Our interactions with large language models (LLMs) are dominated by task- or topic-specific questions, such as “solve this coding problem” or “what is democracy?” This framing strongly shapes how LLMs generate responses, constraining the range of behaviors and knowledge that can be observed. We study the behavior of LLMs using minimal, topic-neutral prompts. Despite the absence of explicit task or topic specification, LLMs generate diverse content; however, each model family exhibits strong and systematic topical preferences. GPT-OSS favors programming and math, Llama leans literary, DeepSeek often produces religious content, and Qwen tends toward multiple-choice questions. We further observe that our generation settings can degenerate into repetitive or meaningless outputs, revealing model-specific quirks, such as Llama generating personal social media URLs.
Embedding visualization of near-unconstrained LLM generations. Each point represents a generated sample; colors denote semantic categories inferred post-hoc; dotted lines denote a high-density region.
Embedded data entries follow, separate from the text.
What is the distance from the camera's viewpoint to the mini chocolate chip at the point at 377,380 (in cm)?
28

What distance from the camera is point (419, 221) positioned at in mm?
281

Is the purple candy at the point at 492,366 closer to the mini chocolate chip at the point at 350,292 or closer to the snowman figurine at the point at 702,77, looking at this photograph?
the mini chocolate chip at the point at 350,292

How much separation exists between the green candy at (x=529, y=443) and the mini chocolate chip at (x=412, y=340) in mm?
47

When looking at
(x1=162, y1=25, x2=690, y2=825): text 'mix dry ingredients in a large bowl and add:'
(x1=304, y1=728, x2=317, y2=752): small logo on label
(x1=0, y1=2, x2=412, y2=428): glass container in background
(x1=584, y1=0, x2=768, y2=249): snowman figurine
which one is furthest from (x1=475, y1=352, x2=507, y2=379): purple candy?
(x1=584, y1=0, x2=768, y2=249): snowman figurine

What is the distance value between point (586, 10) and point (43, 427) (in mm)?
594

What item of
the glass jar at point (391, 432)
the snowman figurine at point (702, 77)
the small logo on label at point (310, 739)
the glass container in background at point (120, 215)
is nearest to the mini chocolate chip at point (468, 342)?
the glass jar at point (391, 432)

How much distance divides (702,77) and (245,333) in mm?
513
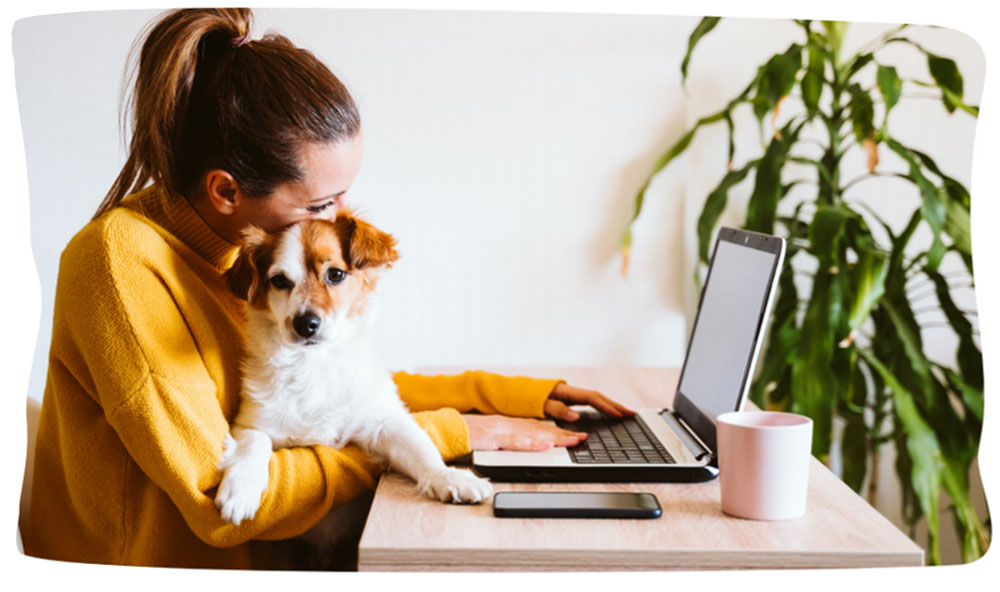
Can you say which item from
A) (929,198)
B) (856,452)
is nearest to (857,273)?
(929,198)

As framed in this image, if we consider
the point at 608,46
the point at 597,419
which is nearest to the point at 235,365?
the point at 597,419

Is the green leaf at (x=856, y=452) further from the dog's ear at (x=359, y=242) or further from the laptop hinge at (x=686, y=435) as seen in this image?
the dog's ear at (x=359, y=242)

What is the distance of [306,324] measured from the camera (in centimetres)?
98

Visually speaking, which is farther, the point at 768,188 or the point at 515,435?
the point at 768,188

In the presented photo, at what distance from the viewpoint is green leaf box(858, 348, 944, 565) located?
1681 millimetres

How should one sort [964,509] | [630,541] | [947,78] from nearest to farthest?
1. [630,541]
2. [947,78]
3. [964,509]

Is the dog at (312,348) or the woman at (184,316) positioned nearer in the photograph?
the woman at (184,316)

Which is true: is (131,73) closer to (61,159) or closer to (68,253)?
(61,159)

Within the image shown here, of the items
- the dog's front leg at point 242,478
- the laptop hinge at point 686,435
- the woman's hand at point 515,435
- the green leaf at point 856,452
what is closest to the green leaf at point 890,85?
the green leaf at point 856,452

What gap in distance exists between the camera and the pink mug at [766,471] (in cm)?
82

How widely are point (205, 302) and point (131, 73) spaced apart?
319 mm

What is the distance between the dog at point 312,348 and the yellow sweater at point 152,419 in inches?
1.3

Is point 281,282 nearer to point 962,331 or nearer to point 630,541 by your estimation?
point 630,541

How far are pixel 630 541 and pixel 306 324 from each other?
453mm
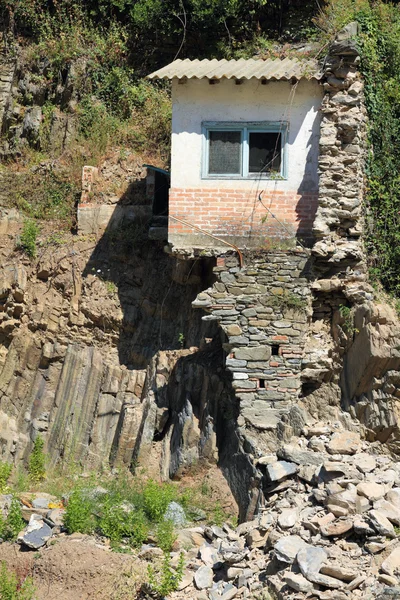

Even without explicit topics, model outputs cluster into clear regions, and each model family forms different semantic preferences.
As shown in Figure 1(a), despite the lack of explicit instructions or topics in prompts, LLMs generate a broad range of topics. LLMs generate various categories, including the liberal arts (e.g., literature, philosophy, and education), science and engineering (e.g., physics, mathematics, and programming), as well as areas such as law, finance, music, sports, cooking, agriculture, archaeology, military, and fashion. More surprisingly, shown in Figure 1(b), different model families gravitate toward different parts of the semantic space—even when given the same minimal prompts.
Top semantic categories by model family under near-unconstrained generation. Each family exhibits a stable and interpretable topic distribution. GPT-OSS overwhelmingly defaults to programming (27.1%) and mathematics (24.6%). More than half of a model family’s output concentrates in these two domains! Llama produces far more literary and narrative text (9.1%), with less emphasis on technical domains. DeepSeek often generates religious content at a substantially higher rate than other families. Qwen frequently outputs multiple-choice exam questions, complete with answer options.
More examples are provided in the interactive figure.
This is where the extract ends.